Last week, real estate firm Juwai IQI released a report claiming that 712,000 people from China will migrate to the US, Canada and Australia from 2023 to 2025.
Juwai found that Australia was the top overseas destination for Chinese property buyers in the first half of 2023, based on the number of buyer inquiries it received on its platform.
The results followed a recent report from The SMH claiming that “cashed-up Chinese buyers have re-entered Sydney’s property market with gusto”.
Last week, prominent Sydney real estate agent and auctioneer, Tom Panos, appeared on Radio 2GB with Ben Fordham where he suggested that Chinese buyers are more active in the market than the official Foreign Investments Review Board (FIRB) data suggests.
Ben Fordham: “How big is it [Chinese investment]?”

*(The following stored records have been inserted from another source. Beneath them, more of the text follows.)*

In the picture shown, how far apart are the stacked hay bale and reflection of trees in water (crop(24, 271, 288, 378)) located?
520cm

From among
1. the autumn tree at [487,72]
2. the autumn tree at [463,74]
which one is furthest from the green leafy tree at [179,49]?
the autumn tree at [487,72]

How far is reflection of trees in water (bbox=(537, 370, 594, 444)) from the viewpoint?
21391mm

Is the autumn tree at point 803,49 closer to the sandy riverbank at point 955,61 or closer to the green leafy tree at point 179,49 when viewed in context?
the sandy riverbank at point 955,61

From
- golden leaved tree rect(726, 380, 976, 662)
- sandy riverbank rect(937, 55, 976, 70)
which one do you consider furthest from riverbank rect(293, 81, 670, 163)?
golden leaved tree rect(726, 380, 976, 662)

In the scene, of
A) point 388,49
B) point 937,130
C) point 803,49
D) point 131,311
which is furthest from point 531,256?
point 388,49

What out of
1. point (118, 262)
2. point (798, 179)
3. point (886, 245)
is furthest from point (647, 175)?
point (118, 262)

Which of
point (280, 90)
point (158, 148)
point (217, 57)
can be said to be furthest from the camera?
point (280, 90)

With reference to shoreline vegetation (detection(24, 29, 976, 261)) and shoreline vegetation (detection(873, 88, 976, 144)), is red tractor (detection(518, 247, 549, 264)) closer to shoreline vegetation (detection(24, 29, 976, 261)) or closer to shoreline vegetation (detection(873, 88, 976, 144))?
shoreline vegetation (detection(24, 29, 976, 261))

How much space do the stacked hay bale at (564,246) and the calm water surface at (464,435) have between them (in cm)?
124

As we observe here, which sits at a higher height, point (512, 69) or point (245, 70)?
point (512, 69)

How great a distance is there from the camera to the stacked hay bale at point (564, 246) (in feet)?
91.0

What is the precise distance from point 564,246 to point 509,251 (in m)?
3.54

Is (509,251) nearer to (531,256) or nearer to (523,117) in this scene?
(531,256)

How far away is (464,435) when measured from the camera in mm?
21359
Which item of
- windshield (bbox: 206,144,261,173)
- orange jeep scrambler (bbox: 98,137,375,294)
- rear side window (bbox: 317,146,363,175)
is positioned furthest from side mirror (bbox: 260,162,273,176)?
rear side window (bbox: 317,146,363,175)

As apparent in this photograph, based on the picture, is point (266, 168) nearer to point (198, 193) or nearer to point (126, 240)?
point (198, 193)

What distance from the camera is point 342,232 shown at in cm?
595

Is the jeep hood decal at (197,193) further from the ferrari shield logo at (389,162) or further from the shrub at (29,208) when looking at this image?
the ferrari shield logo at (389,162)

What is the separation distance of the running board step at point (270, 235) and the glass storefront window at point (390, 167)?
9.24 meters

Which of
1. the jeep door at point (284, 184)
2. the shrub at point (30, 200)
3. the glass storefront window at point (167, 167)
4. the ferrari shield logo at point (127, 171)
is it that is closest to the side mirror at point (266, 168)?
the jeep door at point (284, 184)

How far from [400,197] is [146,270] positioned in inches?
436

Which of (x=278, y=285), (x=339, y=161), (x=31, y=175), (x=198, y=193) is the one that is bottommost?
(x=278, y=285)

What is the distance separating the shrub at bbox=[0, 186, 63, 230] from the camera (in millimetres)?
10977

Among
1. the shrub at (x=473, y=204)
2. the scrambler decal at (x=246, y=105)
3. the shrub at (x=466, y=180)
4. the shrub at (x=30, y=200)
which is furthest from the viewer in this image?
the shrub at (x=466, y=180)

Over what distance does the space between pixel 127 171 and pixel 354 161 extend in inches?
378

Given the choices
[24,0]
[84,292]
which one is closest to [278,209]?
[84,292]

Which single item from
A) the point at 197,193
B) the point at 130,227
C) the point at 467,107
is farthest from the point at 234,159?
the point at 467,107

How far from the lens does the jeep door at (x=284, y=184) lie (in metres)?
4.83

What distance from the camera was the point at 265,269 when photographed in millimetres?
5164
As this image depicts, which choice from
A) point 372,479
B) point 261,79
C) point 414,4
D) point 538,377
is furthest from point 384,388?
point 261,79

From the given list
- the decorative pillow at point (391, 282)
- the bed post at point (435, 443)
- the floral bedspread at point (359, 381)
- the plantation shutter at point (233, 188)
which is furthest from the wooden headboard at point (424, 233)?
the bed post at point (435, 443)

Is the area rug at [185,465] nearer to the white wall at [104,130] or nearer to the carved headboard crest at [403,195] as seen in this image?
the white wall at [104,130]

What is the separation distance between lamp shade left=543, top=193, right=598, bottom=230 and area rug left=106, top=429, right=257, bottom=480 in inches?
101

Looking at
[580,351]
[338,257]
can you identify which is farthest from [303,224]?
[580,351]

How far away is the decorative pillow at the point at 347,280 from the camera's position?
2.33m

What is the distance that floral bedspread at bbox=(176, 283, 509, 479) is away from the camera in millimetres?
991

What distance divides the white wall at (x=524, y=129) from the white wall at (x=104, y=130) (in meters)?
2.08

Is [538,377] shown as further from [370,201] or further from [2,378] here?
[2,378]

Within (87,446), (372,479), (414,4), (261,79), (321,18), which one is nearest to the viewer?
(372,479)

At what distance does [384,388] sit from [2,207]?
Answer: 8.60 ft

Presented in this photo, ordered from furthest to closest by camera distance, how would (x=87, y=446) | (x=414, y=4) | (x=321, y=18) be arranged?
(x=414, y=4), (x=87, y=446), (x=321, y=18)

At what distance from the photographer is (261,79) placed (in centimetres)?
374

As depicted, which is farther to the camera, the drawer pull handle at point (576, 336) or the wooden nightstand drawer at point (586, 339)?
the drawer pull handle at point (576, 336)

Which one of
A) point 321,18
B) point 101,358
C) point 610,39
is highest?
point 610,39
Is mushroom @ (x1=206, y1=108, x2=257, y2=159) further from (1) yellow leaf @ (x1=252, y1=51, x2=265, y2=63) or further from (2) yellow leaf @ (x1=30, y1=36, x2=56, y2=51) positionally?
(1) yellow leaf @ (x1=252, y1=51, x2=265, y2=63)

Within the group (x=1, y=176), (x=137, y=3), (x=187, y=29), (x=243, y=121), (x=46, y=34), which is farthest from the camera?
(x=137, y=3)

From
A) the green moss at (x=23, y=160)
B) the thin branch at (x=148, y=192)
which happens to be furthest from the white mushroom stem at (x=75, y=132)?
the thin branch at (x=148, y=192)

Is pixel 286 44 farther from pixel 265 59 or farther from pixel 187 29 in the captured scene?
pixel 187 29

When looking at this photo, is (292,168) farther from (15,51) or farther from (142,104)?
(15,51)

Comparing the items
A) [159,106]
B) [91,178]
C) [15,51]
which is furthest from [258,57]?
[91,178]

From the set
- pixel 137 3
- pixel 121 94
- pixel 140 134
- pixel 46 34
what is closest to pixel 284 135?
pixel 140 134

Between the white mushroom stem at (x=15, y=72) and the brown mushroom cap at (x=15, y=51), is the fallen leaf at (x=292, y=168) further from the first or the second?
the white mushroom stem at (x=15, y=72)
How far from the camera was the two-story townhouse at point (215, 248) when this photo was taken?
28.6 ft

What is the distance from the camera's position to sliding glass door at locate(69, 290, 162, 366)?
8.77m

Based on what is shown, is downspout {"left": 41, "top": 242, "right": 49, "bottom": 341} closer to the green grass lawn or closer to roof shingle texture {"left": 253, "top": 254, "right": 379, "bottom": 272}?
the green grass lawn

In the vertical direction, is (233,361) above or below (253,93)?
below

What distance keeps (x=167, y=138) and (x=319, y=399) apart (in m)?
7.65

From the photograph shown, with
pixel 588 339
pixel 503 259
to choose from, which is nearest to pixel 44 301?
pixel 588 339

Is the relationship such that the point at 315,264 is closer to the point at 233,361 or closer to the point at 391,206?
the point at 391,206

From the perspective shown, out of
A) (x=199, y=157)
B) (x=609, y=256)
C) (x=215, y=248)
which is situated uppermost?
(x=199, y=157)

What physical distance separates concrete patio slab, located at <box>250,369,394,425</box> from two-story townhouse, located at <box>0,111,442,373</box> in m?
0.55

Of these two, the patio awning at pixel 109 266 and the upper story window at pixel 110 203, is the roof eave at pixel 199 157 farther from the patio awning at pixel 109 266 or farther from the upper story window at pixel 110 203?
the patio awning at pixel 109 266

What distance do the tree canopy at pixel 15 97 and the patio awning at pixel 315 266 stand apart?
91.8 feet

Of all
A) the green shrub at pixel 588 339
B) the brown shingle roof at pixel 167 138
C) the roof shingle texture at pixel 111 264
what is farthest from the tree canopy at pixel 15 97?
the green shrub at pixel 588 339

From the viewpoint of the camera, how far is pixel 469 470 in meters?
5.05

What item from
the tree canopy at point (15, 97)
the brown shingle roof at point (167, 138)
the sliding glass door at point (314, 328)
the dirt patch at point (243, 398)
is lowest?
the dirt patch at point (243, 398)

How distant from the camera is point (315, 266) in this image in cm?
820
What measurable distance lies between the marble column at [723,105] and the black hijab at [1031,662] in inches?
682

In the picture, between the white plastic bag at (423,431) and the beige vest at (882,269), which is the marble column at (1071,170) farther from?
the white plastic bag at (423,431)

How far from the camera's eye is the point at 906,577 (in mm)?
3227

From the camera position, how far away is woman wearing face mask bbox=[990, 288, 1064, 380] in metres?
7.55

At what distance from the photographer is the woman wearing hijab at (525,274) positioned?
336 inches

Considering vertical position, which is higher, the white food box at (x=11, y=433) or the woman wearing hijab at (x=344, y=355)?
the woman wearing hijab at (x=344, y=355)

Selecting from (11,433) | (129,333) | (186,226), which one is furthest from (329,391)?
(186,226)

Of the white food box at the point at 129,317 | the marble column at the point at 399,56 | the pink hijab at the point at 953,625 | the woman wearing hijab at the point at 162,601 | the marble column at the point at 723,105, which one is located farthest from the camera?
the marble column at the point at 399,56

Tom Panos: “Look it’s probably bigger than what that report says because often what you’ll see is at an auction is, you’ll have an international buyer and they’ll be on the phone talking to someone else”.
“And you you’ve got to follow the money trail. How many more properties are actually being funded by overseas buyers?”
“But it is an issue and you can sense resentment at auctions where there’s a competition between a local buyer and an international buyer and you’ll see when the international buyer wins, they don’t get the applause that they’d normally get if they were a local buyer”.
“So you can tell there’s tension there. I mean, it’s hard to track where the real buyer is when you see someone standing there with a mobile phone because, well you don’t know where they are”.
“It may be a foreign buyer in China or elsewhere giving him instructions as to what price to go to and at what price price to stop at”.
“Chinese people love Australian real estate. They love the education system here. They love what’s going on with their lifestyle. They love the fact that it’s probably less polluted and it’s a safe place”.
Ben Fordham: “There’s two sides to the coin though right, Tom? Because if you’re being outbid by a foreign buyer at the auction then you hate it. If you’re selling a house you love it right, because you’ve got someone with Deep Pockets who’s willing to to spend more than someone else who’s at that auction?”
Tom Panos: “Well I can tell you, when I do auctions on a Saturday, I often have the vendor say to the agent in front of me ‘have we got any Chinese buyers'”?
As I noted on Friday, the increased Chinese buyer activity helps explain why Sydney dwelling values have risen so rapidly despite ongoing interest rate hikes:

Most foreign buyers would purchase without a mortgage and would be unaffected by the RBA’s aggressive interest rate hikes.
Given the scarcity of for sale listings, growing demand from Chinese buyers is likely having a larger-than-usual effect on Sydney home prices.